My next step was to write a warrant for our area’s most prolific tagger using the exemplars I’d been given. I confiscated everything. Clothing with his moniker, loose spray tips, markers, spray cans, drawings – everything that identified him as my suspect. I didn’t need to take it all, but I did because if I came back in a few months because he was tagging again, I didn’t want him to be able to say, “Oh, that’s from last year.”

How to extract a confession

This guy was a straight tagger with no gang affiliation. It was surprisingly easy to get him to confess.

I simply showed him everything I had on him and said, “Look, I got a search warrant and an arrest warrant for you from the judge, so he’s already convinced I have probable cause that you are my guy. Now I have all this other stuff from your house to add to my evidence. Do you think a jury is going to believe you aren’t the guy?

“So look,” I continued, “you don’t have any serious record. I’d like to clear up all these unsolved cases along with this case. If we can do that, I’ll ask the DA to give you probation. I’m sure you have plenty of friends on probation, but you may not really understand what it is. Basically, the judge sets certain rules for you to follow. You have to obey your parents. You have to keep your grades up. You have to be in your house by 10 p.m. – basically rules you should be following anyway. Any cases we can’t clear up are still open cases. If I find out you were involved in them, I can come after you again. So it’s best we clear up anything you were involved in.”

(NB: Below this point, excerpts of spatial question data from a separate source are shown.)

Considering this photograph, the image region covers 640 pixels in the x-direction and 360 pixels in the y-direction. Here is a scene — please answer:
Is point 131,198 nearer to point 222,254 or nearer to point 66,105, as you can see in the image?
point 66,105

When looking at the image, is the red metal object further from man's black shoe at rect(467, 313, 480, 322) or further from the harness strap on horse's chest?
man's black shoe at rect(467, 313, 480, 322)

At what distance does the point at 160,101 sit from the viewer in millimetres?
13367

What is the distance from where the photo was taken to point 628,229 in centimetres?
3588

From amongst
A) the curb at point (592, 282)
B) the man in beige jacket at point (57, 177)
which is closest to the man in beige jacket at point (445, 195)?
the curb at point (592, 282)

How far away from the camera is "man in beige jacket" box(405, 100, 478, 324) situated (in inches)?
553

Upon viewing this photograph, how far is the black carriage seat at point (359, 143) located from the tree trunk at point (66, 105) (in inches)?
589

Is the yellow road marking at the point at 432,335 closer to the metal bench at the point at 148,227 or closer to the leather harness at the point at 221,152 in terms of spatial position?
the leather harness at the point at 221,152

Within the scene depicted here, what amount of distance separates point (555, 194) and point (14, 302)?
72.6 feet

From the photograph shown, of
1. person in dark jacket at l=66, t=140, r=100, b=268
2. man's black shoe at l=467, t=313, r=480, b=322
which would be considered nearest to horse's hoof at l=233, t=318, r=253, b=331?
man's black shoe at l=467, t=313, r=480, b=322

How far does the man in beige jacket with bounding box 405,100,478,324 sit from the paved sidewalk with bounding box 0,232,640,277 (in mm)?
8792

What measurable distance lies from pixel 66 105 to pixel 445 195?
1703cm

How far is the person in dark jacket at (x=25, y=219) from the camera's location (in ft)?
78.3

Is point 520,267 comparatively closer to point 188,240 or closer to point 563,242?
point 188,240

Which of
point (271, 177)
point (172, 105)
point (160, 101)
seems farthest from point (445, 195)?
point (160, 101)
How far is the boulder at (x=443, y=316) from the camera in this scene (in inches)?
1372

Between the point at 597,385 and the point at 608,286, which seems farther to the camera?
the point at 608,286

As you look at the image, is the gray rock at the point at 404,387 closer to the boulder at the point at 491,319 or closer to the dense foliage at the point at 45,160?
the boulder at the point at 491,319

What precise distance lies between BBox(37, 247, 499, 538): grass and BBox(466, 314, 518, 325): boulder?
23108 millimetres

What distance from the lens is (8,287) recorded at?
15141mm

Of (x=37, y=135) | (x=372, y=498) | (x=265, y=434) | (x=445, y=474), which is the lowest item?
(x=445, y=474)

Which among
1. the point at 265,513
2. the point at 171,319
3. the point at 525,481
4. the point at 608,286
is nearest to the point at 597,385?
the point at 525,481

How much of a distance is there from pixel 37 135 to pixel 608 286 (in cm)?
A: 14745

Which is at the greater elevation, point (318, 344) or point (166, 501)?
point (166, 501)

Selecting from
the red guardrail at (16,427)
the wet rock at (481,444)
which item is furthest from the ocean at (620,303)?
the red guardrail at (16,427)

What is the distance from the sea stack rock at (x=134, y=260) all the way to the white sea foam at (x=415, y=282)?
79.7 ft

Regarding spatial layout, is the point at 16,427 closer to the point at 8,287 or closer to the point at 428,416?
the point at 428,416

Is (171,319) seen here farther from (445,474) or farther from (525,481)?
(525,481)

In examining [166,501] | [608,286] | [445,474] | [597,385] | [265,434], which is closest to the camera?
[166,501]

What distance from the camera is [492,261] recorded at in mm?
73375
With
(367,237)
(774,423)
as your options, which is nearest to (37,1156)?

I arrested around 100 taggers during the six years I did this. Only one guy declined to cooperate fully with me, and the DA always gave probation, except twice. One of those guys got arrested three more times before he went to court on my case. The other got arrested five more times, including the night before he went to court on my case.

Another big advantage of graffiti warrants was that about half my warrants turned up other felonies – narcotics and guns being the most common. The second of these warrants turned up a murder gun. Even our gang unit realized what a great tool they were and asked me to show them how to write them. A graffiti warrant is to a house what a broken taillight on a car driven by a guy with a suspended driver’s license is to a car.

About the author

Wayde Farrell was a deputy with the Los Angeles Sheriff’s Department from January 1985 to November 2016 when he was medically retired as a field training officer after almost 32 years. He worked a patrol car for a couple of years on day shift (hated it), several years on the PM shift (liked it a lot) and several years on the graveyard shift (LOVED it). About half of his career was spent on various special teams like COPs where he wrote around 100 search warrants for various crimes. He was voted his station’s Deputy of the Year several times and received a certificate of commendation from the U.S. Congress.